Polansky: Kisses and hugs were for jobs well done

Jan 27 2010

As it appeared in the Connecticut Post

By Frank Juliano, STAFF WRITER, CTPost.com

Published 12:52 am, Wednesday, January 27, 2010

MILFORD — An investigator hired by the school board found no conclusive evidence that former Superintendent Harvey B. Polansky intended to sexually harass two female principals.

Attorney Loren Lettick wrote in the conclusion to his 13-page report that Polansky, whose contract was bought out by the school board last week, lacks the sensitivity to tell whether his hugs and kisses make women uncomfortable.

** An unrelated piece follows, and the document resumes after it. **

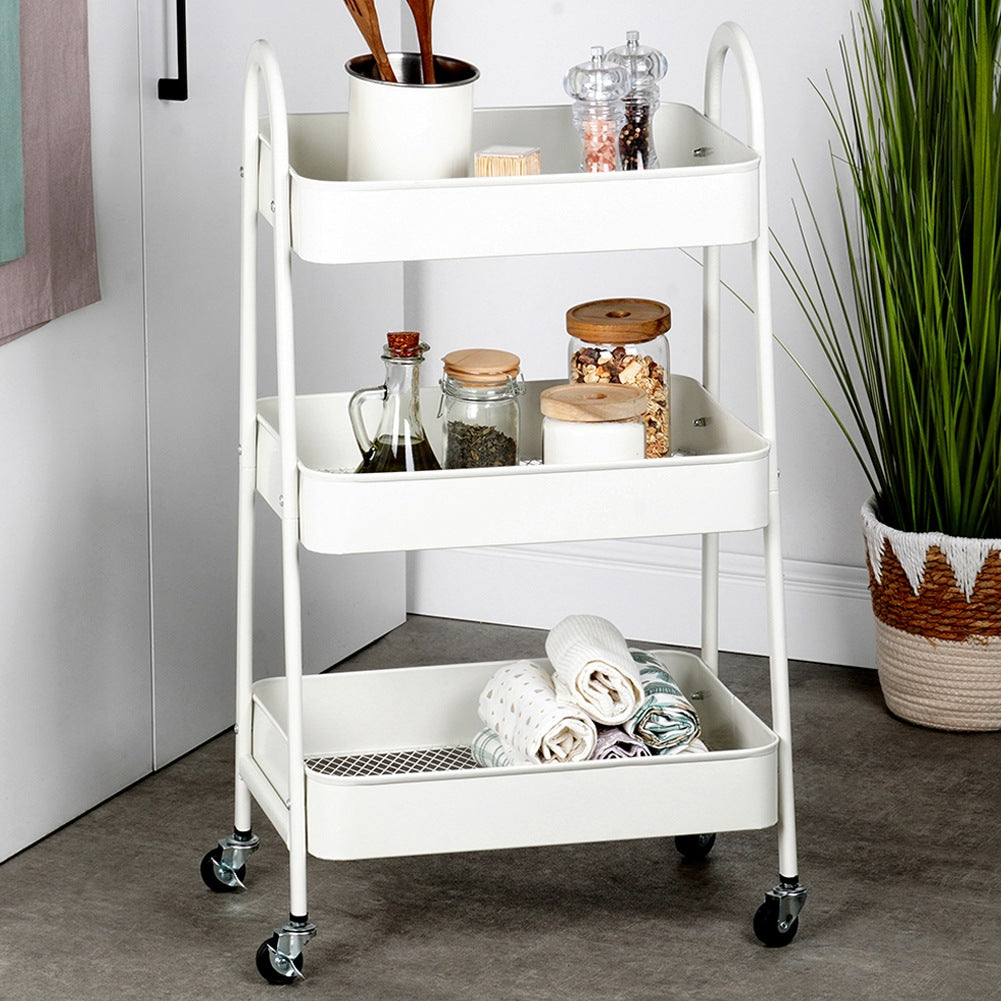 Shelf on wheels, metal, white, 3-level, 44x31.5x78.5 cm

The investigator makes no specific recommendation, but wrote that some disciplinary action against Polansky is warranted because of his status as a top-level supervisor and role model. The board on Thursday night agreed to pay Polansky about $125,000 in return for his resignation and promise not to sue.

The report, released Tuesday morning, quotes Polansky as admitting that he hugged and occasionally kissed female staff members, “in the spirit of a congratulatory `good job’ sentiment.” But a New Haven lawyer who represents the two women said that the report “is not the product of an independent investigation. It is also incomplete as it omits admissions made by Dr. Polansky as well as facts provided by other witnesses.”

The attorney, Nina Pirrotti, said that Lettick’s claim that her clients’ allegations are uncorroborated “is of no significance, given that sexual harassers rarely engage in such conduct when witnesses are present.”

Pirrotti declined to say whether the two principals intend to sue the Board of Education, but said they are “gratified” by the board’s response, “and its acknowledgment that the community has been `rightly outraged and dismayed.’”

The women are not named in Lettick’s report and the Connecticut Post is not identifying them because they are the alleged victims of sexual assault.

The first woman, who is in her first year as a principal after 15 as a teacher here, told the board’s investigator that she was not satisfied with Polansky’s apology. Besides promising that the behavior would never happen again, Polansky had agreed to make Assistant Superintendent R. Michael Cummings the principal’s supervisor.

The new principal said that it was important for her to set an example for her teenage daughter “to stand up to this kind of behavior.” Neither she nor the second woman, a principal here for three years, had confronted Polansky directly because they said they feared retaliation and that they lacked tenure.

The second principal said that she had taken a class at the University of Connecticut from Polansky and served with him on several committees without any problems.

She told Lettick that the superintendent had hugged her between 10 and 20 times before last June, but that she had “made nothing of it.”

But the principal said that three times last June Polansky had touched her buttocks, and at a party at his home to mark the end of the school year, he had kissed her on the lips.

The second complainant told the investigator that she decided to come forward partly because of rumors that Polansky had engaged in sexually harassing behavior before.

Lettick investigated three of those alleged incidents, including one where the superintendent supposedly exposed his genitals to a female school board member. He determined, after interviewing both parties and a witness, that the superintendent was in a rest room when the woman opened the door, and that his fly was not open.

But Lettick did get confirmation of the report that Polansky had put a flower in another board member’s bosom. That woman told the investigator that she was offended by the superintendent’s sophomoric prank.

A former Southington school board attorney told Lettick that Polansky handled correctly a sex assault complaint against a coach while he was superintendent there.

An intern at UConn’s school of education told Lettick that in 120 hours of “shadowing” Polansky he had seen the former superintendent hug men and women, and heard people refer to him as “Uncle Harvey.”

Polansky’s attorney, Fred Dorsey, was not available for comment Tuesday.